Some pacemakers are implanted into your chest to provide long-term benefits. In other cases, a pacemaker is only needed for a short time when the heart needs help in regulating its function. A temporary pacemaker is used in these instances, such as when you have a change in heart rate from open-heart surgery, heart attack, infection, medication or other issues. The pacemaker will stay in place until your heart rate is stabilized, typically for just a few days. If your symptoms do not improve, your cardiologist may recommend a permanent pacemaker be implanted.

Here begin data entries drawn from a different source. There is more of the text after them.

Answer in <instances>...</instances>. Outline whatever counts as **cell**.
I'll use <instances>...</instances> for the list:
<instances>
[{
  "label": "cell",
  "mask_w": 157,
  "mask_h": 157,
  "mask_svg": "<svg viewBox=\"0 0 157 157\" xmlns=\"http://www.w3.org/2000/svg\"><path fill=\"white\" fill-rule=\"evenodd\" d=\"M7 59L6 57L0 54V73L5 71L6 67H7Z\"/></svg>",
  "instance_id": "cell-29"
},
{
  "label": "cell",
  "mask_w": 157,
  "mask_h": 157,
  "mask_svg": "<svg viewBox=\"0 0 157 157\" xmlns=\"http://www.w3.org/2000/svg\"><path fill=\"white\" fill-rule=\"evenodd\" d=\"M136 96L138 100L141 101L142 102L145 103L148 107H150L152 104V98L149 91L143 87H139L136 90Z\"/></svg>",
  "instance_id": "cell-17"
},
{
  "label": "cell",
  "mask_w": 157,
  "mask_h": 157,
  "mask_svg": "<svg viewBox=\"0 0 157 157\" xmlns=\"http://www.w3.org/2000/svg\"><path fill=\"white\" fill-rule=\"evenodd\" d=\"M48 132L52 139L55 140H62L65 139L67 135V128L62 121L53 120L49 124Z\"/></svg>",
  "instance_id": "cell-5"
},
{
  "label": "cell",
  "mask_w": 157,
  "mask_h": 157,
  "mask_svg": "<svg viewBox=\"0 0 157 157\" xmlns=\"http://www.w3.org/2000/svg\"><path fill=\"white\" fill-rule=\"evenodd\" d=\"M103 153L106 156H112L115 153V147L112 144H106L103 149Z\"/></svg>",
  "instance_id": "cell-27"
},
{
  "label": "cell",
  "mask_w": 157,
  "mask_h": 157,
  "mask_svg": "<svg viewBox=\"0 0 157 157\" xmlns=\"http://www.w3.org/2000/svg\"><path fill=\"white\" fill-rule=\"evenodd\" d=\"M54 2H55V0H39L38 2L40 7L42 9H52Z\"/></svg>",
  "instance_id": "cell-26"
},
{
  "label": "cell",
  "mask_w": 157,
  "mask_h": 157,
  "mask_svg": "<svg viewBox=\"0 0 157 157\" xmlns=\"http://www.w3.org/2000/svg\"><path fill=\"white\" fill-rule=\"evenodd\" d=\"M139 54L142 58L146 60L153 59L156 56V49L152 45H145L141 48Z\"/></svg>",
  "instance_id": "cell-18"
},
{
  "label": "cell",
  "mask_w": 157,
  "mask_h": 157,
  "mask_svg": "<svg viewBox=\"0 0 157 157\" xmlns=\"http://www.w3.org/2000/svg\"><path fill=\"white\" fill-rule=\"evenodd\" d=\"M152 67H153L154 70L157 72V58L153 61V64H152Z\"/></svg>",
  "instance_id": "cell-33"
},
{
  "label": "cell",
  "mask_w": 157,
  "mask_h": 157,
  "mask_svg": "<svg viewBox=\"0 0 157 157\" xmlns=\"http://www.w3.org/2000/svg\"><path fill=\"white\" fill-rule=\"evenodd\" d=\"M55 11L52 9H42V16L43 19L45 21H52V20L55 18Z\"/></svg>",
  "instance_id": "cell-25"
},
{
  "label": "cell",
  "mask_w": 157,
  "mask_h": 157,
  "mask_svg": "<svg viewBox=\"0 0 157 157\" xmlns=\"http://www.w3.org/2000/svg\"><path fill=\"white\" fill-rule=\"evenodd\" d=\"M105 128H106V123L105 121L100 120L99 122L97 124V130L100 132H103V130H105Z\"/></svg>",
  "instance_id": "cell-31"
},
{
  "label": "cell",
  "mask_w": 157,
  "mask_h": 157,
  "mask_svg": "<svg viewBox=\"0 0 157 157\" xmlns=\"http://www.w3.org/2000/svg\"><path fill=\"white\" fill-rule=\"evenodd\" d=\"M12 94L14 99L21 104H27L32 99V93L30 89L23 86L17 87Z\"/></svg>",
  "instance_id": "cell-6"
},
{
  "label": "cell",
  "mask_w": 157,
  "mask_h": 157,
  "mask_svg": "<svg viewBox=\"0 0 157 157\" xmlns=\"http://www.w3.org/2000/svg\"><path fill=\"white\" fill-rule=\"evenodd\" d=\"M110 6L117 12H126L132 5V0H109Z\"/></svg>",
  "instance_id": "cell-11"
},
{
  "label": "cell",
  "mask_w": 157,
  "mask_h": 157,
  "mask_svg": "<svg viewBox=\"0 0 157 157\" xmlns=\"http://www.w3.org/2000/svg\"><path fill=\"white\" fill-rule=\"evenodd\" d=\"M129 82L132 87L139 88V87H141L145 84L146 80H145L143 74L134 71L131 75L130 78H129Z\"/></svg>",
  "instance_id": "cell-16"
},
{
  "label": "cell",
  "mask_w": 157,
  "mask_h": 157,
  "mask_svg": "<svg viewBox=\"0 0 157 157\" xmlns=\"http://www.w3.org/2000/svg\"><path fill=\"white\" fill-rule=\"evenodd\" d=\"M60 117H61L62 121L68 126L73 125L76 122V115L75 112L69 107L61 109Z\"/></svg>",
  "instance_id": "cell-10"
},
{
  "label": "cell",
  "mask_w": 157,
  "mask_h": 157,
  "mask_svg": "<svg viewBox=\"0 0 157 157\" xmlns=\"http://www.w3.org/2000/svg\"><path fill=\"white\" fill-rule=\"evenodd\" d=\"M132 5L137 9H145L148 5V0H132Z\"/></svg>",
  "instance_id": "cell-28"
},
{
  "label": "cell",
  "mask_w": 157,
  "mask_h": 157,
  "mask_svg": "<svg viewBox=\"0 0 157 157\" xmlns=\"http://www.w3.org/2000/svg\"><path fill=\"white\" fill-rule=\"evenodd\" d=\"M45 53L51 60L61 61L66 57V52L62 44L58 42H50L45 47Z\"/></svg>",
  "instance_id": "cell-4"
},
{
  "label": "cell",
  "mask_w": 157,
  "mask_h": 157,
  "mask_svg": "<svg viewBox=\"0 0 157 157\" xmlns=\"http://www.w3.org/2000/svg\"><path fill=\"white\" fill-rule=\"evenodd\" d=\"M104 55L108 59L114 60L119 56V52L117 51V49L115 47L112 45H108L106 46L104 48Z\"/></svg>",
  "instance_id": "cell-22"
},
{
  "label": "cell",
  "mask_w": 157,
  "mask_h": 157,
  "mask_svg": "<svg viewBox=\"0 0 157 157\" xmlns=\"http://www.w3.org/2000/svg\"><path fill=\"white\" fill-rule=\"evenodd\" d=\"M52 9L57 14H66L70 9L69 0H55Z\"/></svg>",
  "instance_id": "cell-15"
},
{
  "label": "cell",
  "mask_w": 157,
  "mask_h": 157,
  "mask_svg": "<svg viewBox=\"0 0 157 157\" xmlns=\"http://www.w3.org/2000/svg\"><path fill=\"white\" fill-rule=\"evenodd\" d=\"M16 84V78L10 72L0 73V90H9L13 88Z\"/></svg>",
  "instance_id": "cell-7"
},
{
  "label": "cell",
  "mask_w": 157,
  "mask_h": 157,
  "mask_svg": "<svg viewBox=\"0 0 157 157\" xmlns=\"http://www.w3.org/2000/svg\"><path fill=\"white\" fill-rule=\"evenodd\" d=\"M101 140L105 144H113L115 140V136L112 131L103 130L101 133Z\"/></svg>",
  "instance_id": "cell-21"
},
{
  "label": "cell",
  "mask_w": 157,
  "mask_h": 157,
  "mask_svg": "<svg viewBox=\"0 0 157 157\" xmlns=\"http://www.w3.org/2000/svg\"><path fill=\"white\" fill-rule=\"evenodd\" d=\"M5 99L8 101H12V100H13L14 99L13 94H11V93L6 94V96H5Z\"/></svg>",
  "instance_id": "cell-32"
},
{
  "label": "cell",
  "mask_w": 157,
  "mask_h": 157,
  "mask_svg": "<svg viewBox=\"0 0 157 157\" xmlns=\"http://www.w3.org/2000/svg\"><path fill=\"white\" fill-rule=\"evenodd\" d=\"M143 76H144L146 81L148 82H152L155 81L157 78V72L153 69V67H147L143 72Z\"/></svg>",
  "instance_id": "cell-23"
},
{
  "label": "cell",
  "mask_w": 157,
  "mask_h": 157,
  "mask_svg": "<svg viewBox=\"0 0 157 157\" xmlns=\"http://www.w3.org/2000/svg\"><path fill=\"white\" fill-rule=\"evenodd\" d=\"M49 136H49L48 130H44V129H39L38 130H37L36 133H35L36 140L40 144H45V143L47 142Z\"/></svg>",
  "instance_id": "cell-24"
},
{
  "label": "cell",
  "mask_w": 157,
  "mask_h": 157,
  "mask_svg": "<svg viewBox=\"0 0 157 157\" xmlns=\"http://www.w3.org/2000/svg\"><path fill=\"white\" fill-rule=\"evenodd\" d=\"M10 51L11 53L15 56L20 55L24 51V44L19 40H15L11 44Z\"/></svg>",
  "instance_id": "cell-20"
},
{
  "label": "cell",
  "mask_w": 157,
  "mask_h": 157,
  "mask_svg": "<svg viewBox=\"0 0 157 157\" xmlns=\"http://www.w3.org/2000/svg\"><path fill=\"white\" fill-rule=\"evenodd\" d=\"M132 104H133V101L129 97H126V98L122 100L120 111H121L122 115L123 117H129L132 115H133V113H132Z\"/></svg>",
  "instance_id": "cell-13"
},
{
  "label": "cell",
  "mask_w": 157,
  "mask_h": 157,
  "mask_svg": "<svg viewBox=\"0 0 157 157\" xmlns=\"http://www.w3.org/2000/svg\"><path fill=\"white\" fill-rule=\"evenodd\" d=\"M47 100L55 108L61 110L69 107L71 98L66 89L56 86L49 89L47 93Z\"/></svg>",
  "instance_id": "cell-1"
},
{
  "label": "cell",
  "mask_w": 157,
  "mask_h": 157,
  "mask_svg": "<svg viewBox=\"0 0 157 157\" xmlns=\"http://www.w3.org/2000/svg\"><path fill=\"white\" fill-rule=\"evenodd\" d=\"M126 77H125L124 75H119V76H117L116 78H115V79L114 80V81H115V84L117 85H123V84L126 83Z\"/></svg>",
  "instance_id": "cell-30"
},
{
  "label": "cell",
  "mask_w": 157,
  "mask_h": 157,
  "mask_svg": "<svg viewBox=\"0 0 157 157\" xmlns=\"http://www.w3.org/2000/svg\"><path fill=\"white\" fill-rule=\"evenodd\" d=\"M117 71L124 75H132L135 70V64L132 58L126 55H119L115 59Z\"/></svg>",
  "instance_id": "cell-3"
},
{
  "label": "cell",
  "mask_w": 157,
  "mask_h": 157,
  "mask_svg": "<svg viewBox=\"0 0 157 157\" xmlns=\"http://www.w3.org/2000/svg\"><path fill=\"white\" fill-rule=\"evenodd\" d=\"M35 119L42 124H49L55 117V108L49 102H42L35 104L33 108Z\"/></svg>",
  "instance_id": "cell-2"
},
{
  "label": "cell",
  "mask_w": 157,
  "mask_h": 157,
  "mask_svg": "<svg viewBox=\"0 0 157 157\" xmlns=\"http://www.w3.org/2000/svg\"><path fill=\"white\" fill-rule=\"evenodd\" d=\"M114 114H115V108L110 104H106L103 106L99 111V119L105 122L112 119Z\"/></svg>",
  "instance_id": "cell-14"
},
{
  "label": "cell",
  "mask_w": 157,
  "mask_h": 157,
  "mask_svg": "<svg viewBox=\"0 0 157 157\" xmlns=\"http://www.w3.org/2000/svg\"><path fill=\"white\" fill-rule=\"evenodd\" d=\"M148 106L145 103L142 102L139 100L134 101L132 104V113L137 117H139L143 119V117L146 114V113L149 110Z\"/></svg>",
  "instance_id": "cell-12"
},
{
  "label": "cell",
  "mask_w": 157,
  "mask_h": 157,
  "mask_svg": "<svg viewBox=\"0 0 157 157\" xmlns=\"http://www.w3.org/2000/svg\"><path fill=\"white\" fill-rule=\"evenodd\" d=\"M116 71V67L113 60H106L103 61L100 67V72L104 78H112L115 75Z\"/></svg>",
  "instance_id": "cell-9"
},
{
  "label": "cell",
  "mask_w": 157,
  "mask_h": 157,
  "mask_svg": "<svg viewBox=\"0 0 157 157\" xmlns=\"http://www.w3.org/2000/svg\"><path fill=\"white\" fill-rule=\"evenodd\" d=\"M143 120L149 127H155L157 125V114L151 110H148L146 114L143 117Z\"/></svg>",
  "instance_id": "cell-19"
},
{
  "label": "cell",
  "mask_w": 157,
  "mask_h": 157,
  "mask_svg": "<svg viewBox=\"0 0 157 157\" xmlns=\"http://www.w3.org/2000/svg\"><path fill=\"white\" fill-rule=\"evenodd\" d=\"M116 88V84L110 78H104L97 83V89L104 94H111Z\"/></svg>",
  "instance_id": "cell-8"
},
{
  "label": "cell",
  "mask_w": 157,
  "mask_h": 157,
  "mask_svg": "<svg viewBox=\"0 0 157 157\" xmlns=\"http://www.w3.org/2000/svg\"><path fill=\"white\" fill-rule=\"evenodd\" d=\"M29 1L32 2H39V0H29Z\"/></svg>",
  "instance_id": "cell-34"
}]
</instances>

Prior to the procedure, you will be given a sedative through an intravenous (IV) line in your arm. Your skin will be cleaned and a numbing medication applied at the site where the catheter will be inserted. This is normally inserted in a neck or groin vein. Under X-ray guidance, your cardiologist will insert the catheter and wind it to the heart. Once in place, the needle is removed, leaving the wire in the heart. On the outside of your body, the wire is attached to the pacemaker, which will be placed in a pouch or attached to your hospital gown. The insertion site will be covered with a dressing to make sure it stays in place. Once the pacemaker and wire is connected, the device will automatically read your heart rate and send out impulses to adjust the rate to a normal pace.
How to prepare for a Temporary Transvenous Pacemaker procedure In many cases – like a heart attack or another cardiac emergency, you will not be able to prepare for the procedure. In some cases, you will be scheduled for the procedure.
Do not eat or drink after midnight on the evening before the procedure. Take your regular medications, but only have a small amount of water to take pills. If you take blood thinners or have diabetes, talk with your doctor about any special instructions.
Patients remain in the hospital until the pacemaker is removed. While you are in the hospital, your pacemaker will be either in a small pouch that attaches to your gown or secured to your arm. It is important that you do not pull on the wires. You will not be able to shower during this time, but you will be able to take a sponge bath. There may be other precautions based on your condition. Your cardiology team will discuss any other special steps you need to take to keep your temporary pacemaker working correctly during your stay.